Propriété intellectuelle
La réglementation adoptée par l’Union européenne pour protéger la propriété intellectuelle (droits d’auteur) et industrielle (droit des marques, protection des dessins et modèles) améliore la compétitivité des entreprises en favorisant un environnement propice à la créativité et à l’innovation.
Concurrence
L’Union européenne assure le respect de règles qui protègent la libre concurrence. Les pratiques qui ont pour objet ou effet d’empêcher, de restreindre ou de fausser le jeu de la concurrence au sein du marché intérieur sont interdites et peuvent être sanctionnées par des amendes. Le droit de toute personne de demander réparation d’un préjudice causé par un comportement anticoncurrentiel renforce le caractère opérationnel des règles de concurrence de l’Union et est de nature à décourager les comportements qui portent atteinte au libre jeu de la concurrence.
Coopération judiciaire
L’espace de liberté, de sécurité et de justice comprend des mesures pour promouvoir la coopération judiciaire entre les États membres. Cette coopération repose sur la reconnaissance mutuelle des jugements et des décisions judiciaires et vise à harmoniser les droits nationaux pour lutter contre la criminalité transnationale en garantissant la protection des droits des victimes, des suspects et des détenus au sein de l’Union.
Vie privée
L’Union européenne est dotée d’une réglementation détaillée concernant la protection des données à caractère personnel. Le traitement et la conservation de ces données doivent respecter les conditions prévues par cette réglementation, se limiter au strict nécessaire et ne pas porter atteinte de manière disproportionnée au droit à la vie privée.
Environnement
L’Union européenne s’engage pour préserver et améliorer la qualité de l’environnement et pour protéger la santé humaine. Si un manquement au droit de l’Union est constaté par la Cour de justice l’État membre concerné doit se conformer à l’arrêt dans les meilleurs délais. Lorsque la Commission estime que l’État membre ne s’est pas conformé à l’arrêt, elle peut introduire un nouveau recours demandant des sanctions pécuniaires.
Société de l’information
L’Union européenne joue un rôle clé dans le développement de la société de l’information, en vue de créer un environnement favorable à l’innovation et à la compétitivité tout en protégeant les droits des consommateurs et en offrant une sécurité juridique. Elle garantit des marchés numériques équitables et ouverts, et supprime les obstacles aux services en ligne transfrontaliers au sein du marché intérieur pour assurer leur libre circulation.
Accès aux documents
La transparence de la vie publique est un principe essentiel de l’Union européenne.
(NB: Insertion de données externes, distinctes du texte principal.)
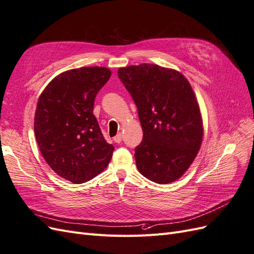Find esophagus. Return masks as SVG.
<instances>
[{"instance_id": "34e87169", "label": "esophagus", "mask_w": 254, "mask_h": 254, "mask_svg": "<svg viewBox=\"0 0 254 254\" xmlns=\"http://www.w3.org/2000/svg\"><path fill=\"white\" fill-rule=\"evenodd\" d=\"M122 137H123V135L121 133H118L117 135L113 137V140H114L115 143H121L122 142Z\"/></svg>"}]
</instances>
Ainsi, tout citoyen ou toute personne morale de l’UE peut, en principe, accéder aux documents des institutions européennes.
La direction de la recherche et de la documentation propose aux professionnels du droit, dans le cadre de sa Collection des résumés, une « Sélection des grands arrêts » et un « Bulletin mensuel de jurisprudence » de la Cour de justice et du Tribunal.